Task directions:
Search the material below for "burst" and copy every line where it occurs.

Data for analysis:
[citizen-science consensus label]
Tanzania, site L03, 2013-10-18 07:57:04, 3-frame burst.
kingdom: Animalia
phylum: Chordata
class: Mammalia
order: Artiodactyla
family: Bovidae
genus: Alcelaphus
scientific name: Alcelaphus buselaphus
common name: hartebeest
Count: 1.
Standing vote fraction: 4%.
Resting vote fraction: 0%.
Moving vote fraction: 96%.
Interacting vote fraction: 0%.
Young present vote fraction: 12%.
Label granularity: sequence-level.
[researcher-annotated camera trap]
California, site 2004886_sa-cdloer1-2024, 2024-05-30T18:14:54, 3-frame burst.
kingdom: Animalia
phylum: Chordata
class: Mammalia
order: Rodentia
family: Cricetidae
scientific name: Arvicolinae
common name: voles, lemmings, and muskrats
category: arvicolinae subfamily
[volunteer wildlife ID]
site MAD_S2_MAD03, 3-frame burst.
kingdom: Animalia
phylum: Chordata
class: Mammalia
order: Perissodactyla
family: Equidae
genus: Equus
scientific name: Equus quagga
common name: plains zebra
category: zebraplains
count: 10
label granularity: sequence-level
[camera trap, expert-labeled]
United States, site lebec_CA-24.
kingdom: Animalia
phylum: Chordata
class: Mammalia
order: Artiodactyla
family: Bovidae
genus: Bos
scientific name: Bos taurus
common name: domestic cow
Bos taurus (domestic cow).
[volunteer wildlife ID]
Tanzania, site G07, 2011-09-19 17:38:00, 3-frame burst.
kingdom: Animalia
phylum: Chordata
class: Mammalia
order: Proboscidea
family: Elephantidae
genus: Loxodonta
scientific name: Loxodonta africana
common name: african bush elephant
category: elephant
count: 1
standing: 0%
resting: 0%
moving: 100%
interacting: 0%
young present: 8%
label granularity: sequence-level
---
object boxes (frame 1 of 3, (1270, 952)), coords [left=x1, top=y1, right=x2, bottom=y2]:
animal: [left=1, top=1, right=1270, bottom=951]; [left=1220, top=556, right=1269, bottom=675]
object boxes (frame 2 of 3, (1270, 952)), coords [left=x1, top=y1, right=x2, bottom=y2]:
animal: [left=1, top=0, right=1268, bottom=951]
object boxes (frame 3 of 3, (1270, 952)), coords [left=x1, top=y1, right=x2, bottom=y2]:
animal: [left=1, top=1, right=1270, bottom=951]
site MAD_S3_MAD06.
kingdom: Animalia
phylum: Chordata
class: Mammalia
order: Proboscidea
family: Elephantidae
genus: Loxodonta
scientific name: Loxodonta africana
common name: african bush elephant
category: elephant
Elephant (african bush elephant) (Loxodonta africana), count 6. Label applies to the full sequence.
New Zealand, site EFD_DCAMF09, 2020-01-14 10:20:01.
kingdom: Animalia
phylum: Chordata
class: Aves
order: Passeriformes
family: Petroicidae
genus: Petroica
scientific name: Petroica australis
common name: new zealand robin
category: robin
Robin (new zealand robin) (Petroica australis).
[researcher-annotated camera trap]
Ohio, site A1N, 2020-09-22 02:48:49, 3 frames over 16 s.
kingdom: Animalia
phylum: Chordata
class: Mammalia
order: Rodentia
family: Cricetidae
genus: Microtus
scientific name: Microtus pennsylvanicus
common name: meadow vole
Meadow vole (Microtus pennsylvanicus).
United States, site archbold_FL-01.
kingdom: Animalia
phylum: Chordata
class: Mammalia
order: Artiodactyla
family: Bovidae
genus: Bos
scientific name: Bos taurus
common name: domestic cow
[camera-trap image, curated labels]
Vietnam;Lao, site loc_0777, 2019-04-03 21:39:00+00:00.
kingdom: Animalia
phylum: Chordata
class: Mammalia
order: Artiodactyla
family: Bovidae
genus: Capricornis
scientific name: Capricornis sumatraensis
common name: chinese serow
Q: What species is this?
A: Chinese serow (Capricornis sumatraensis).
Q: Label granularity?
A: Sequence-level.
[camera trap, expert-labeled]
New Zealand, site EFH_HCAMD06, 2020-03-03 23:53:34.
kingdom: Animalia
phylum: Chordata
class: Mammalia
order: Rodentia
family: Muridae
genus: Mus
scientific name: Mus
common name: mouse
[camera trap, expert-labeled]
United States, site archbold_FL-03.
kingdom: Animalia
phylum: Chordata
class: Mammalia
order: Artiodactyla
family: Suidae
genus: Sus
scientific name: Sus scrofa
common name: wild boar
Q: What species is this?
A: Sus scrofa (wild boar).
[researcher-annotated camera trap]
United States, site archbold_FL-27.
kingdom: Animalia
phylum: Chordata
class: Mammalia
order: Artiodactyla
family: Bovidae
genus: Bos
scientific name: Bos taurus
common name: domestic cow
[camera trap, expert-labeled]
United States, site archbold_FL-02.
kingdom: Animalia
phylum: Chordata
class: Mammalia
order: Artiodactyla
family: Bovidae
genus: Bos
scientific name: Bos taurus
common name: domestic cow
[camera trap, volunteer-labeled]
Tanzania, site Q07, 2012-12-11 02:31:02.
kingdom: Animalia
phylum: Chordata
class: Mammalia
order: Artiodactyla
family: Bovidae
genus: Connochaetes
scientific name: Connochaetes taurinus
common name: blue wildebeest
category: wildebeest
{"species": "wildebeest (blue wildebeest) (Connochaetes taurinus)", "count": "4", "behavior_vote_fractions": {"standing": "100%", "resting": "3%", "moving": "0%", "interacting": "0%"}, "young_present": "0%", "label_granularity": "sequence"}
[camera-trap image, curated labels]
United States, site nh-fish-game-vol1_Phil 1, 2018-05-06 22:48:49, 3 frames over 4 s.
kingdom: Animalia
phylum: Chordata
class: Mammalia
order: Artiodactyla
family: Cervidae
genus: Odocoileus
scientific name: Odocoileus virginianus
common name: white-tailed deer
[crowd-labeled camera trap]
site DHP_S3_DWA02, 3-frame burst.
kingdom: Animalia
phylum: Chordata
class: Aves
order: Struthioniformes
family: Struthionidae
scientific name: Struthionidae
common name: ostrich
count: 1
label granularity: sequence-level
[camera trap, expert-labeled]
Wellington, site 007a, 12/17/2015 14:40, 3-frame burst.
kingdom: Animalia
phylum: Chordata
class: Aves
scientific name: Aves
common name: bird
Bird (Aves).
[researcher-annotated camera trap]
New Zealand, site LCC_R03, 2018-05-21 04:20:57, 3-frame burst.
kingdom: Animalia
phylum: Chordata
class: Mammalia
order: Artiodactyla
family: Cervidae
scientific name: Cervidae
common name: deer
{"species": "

Written reply:
Tanzania, site L03, 2013-10-18 07:57:04, 3-frame burst.
California, site 2004886_sa-cdloer1-2024, 2024-05-30T18:14:54, 3-frame burst.
site MAD_S2_MAD03, 3-frame burst.
Tanzania, site G07, 2011-09-19 17:38:00, 3-frame burst.
site DHP_S3_DWA02, 3-frame burst.
Wellington, site 007a, 12/17/2015 14:40, 3-frame burst.
New Zealand, site LCC_R03, 2018-05-21 04:20:57, 3-frame burst.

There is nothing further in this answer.